MK-Motorsport Krankenberg GmbH
- Company type: Public
- Industry: Automotive
- Founded: 1978
- Headquarters: Rastatt, Germany
- Key people: Michael Krankenberg
- Products: Automobiles
- Website: www.mk-motorsport.de

= MK-Motorsport =

German car tuning manufacturer

MK-Motorsport Krankenberg GmbH is a German car tuning manufacturer specialising in BMW cars. MK-Motorsport was founded by Michael Krankenberg in 1978. They are based in Rastatt in south-western part of Germany close to the French border. All MK products are exclusive own developments and constructions emphasizing the individuality of BMW cars.

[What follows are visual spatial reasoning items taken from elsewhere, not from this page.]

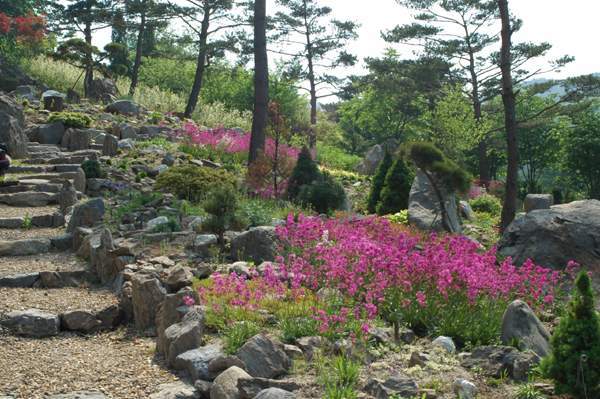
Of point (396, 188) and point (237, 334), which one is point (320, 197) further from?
point (237, 334)

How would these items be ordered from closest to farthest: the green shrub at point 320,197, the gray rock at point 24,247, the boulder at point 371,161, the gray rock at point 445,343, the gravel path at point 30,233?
1. the gray rock at point 445,343
2. the gray rock at point 24,247
3. the gravel path at point 30,233
4. the green shrub at point 320,197
5. the boulder at point 371,161

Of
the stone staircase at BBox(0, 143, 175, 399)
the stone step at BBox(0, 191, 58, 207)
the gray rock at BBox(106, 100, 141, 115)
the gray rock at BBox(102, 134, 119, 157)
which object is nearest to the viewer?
the stone staircase at BBox(0, 143, 175, 399)

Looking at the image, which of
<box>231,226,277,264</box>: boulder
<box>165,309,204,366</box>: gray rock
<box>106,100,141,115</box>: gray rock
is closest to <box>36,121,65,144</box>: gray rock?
<box>106,100,141,115</box>: gray rock

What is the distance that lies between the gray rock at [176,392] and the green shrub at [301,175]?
9.20 metres

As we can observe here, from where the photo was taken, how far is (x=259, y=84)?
650 inches

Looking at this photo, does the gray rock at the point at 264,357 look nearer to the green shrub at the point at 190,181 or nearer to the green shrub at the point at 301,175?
the green shrub at the point at 190,181

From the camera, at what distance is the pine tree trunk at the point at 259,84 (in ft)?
53.4

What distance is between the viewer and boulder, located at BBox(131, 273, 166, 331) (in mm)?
6184

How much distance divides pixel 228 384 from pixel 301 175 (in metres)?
9.98

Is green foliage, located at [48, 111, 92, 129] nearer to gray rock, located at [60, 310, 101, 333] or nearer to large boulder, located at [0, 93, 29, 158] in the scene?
large boulder, located at [0, 93, 29, 158]

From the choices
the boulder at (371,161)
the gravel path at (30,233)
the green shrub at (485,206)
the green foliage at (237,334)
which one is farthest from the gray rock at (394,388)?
the boulder at (371,161)

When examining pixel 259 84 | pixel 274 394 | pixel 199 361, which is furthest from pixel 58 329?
pixel 259 84

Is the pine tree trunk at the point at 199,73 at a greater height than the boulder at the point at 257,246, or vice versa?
the pine tree trunk at the point at 199,73

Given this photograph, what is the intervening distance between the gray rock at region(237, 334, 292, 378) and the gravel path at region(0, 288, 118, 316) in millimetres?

MK-Motorsport is very closely linked to the car race sportive engagement of MK-Motorsport owner and General Manager Michael Krankenberg, having an experience in car race sport about 30 years.
Among other victories he can look back to victory in group B of the 24 Hours of Le Mans in 1986, successful participation in sports car world championships 1983 till 1986 and at the DRM in 1978 and 1979.

MK-Motorsport was engaged as a team: 3rd total rank at the 24 hours race at Nürburgring out of 200 participants, sole victory of a completely private team against the work teams of BMW, Mercedes-Benz, Opel and Ford in the DTM. In 1992, most successful team of DTT (Deutsche Tourenwagen Trophäe) up to 2.500 ccm. Since 1991, Michael Krankenberg has been reactivated as racing driver. Until now, 12 first places participating in sprint and long-distance races.

Michael Krankenberg died on 14.04.2008 after an accident.